+++ Records provided
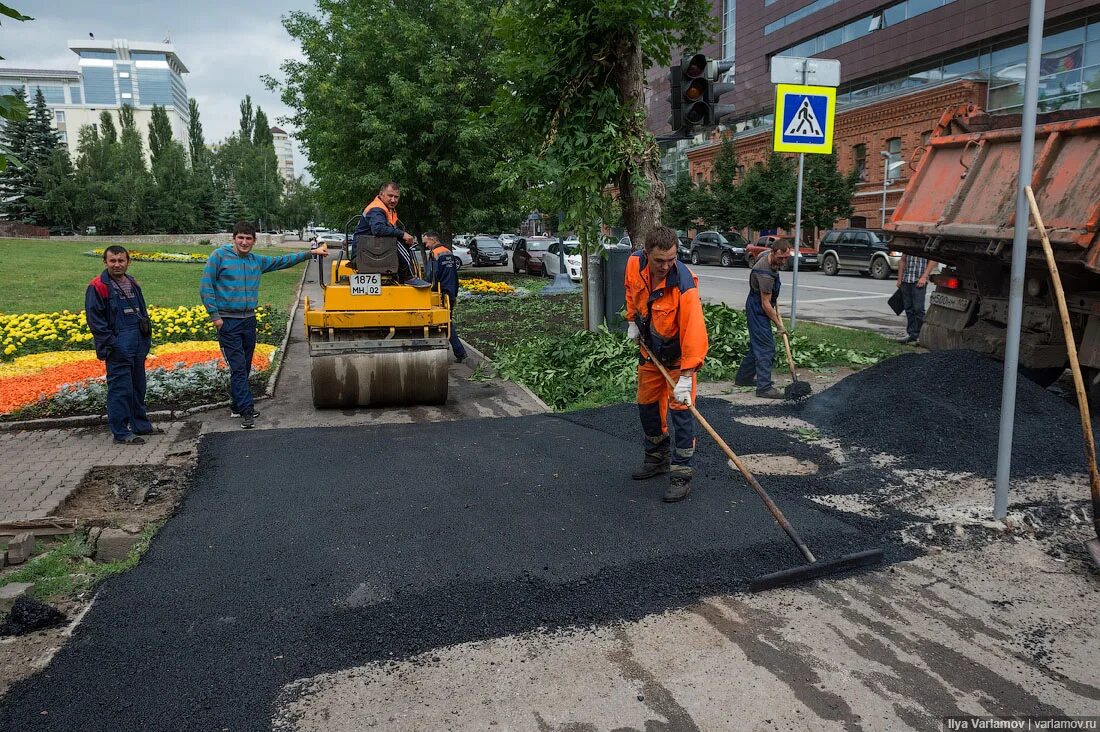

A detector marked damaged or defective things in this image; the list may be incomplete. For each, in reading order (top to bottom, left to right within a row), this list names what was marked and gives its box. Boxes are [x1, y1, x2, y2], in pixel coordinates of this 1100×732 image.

rusty truck bed [888, 105, 1100, 270]
broken concrete slab [4, 530, 35, 563]
broken concrete slab [92, 528, 138, 561]
broken concrete slab [0, 581, 33, 612]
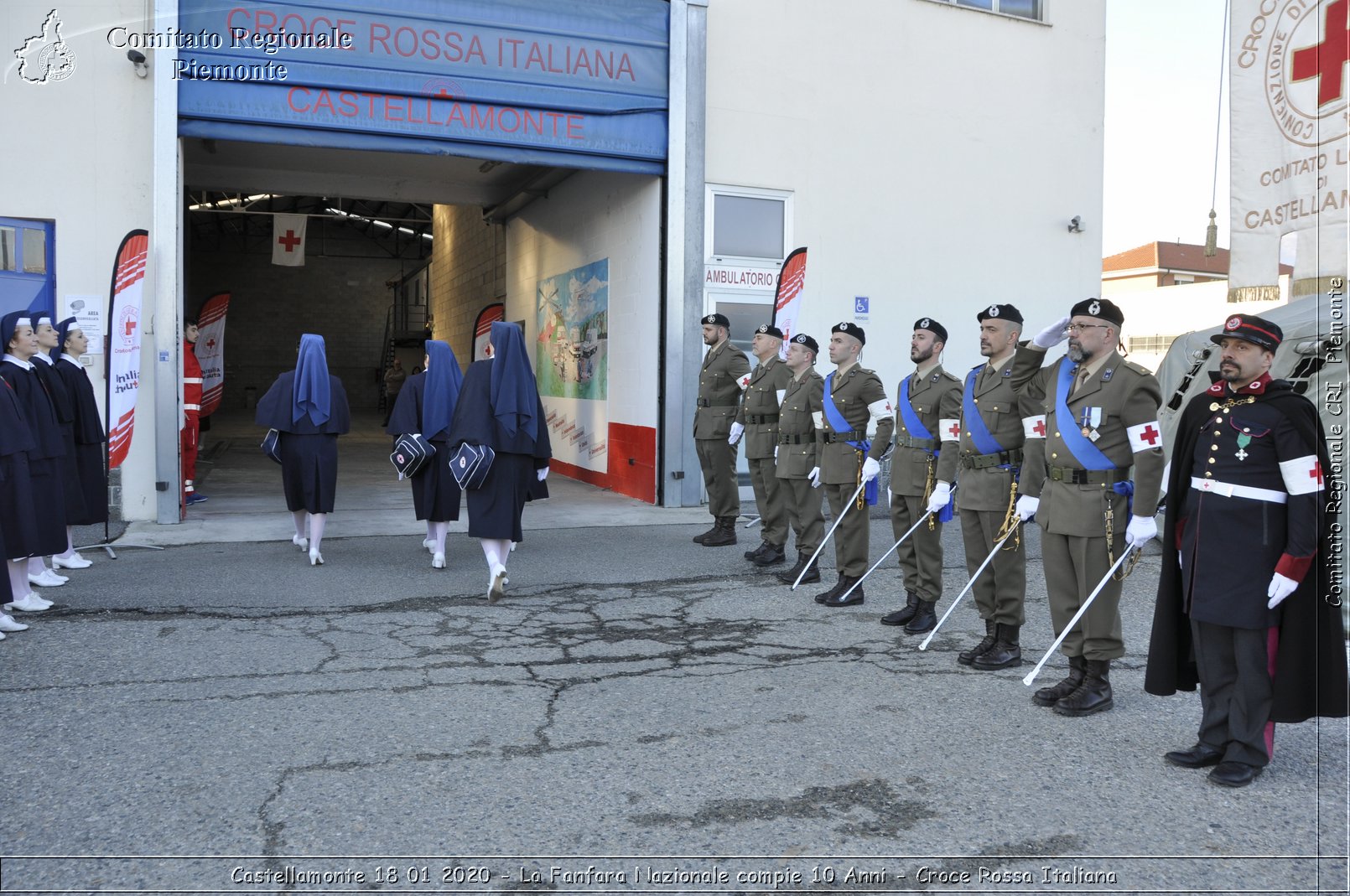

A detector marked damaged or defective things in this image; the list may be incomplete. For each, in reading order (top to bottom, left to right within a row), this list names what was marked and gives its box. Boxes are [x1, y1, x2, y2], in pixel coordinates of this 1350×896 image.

cracked asphalt [0, 515, 1344, 890]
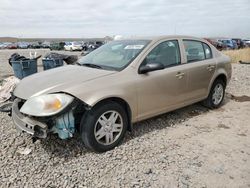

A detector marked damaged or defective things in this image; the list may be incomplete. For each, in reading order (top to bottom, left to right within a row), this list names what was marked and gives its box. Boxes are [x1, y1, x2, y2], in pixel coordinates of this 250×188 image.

broken headlight [20, 93, 73, 116]
damaged front end [12, 95, 89, 140]
crumpled hood [13, 65, 115, 100]
wrecked car in background [11, 36, 230, 152]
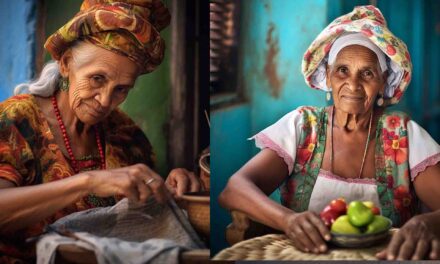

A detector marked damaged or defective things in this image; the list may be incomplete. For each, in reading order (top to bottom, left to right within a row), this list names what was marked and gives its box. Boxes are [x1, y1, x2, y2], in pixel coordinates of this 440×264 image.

peeling paint [262, 22, 284, 98]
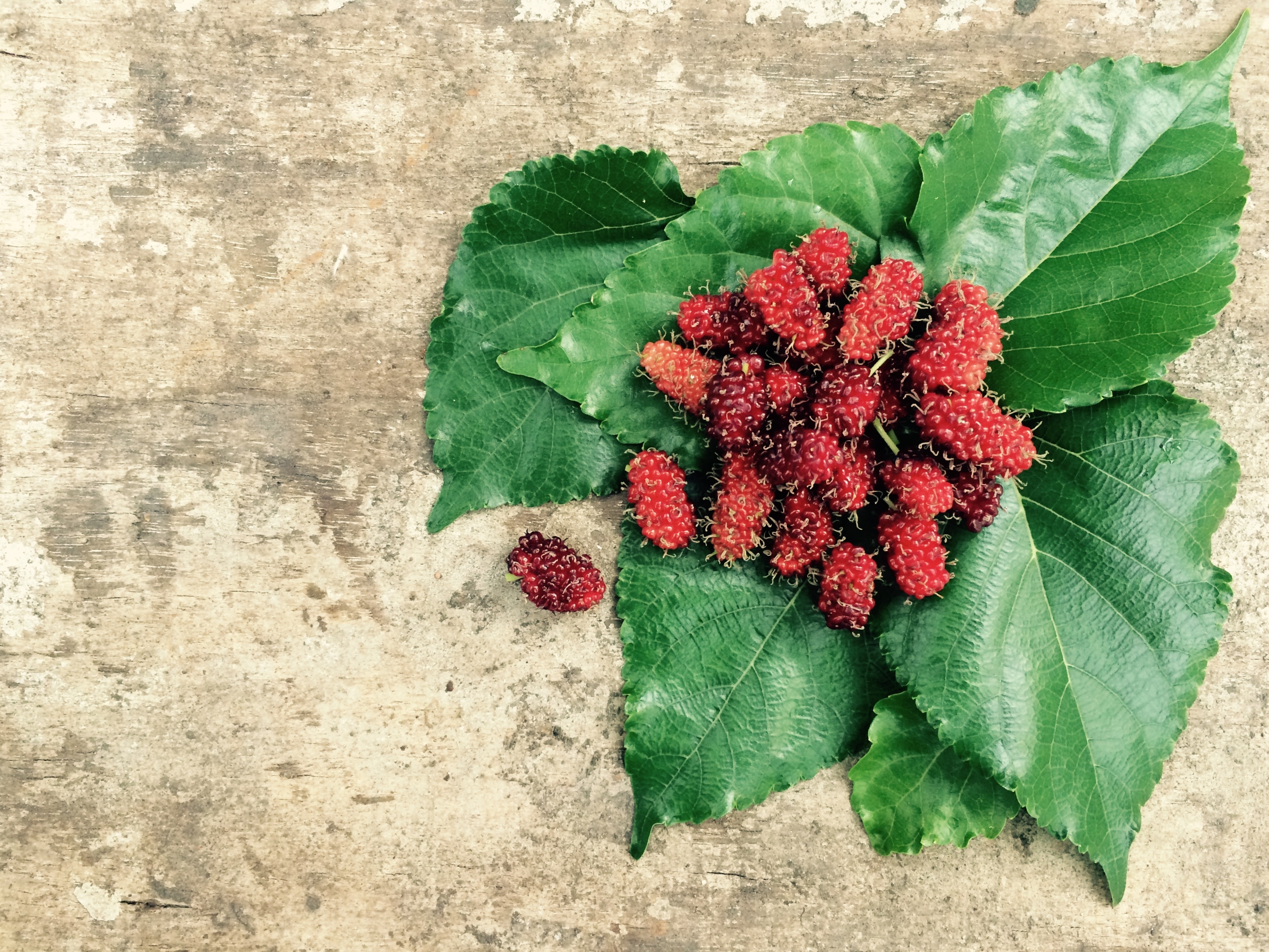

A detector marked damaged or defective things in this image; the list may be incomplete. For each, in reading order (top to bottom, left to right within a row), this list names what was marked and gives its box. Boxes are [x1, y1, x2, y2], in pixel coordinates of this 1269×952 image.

peeling paint flake [741, 0, 903, 27]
++++++
* Goal: Set out every line in the entries from the one containing "this 1350×896 image." down to the one containing "wrecked car in background [11, 36, 230, 152]", both included, as a numbered list, skipping blank lines and leaving the pictures out.

* Solution:
1. A detector marked damaged or defective things in this image; the list may be incomplete. For each, in reading order (top to bottom, left to right within a row), this list names what was marked and gives its box. Boxes are [x1, y1, x2, y2], in pixel coordinates of this 1350×896 image.
2. cracked asphalt [0, 515, 1344, 890]
3. A detector marked damaged or defective things in this image; the list may be incomplete. For each, in reading order (top to bottom, left to right within a row), this list names what was marked and gives its box. Boxes are [x1, y1, x2, y2], in pixel coordinates of this 250×188 image.
4. broken headlight [20, 93, 73, 116]
5. damaged front end [12, 95, 89, 140]
6. crumpled hood [13, 65, 115, 100]
7. wrecked car in background [11, 36, 230, 152]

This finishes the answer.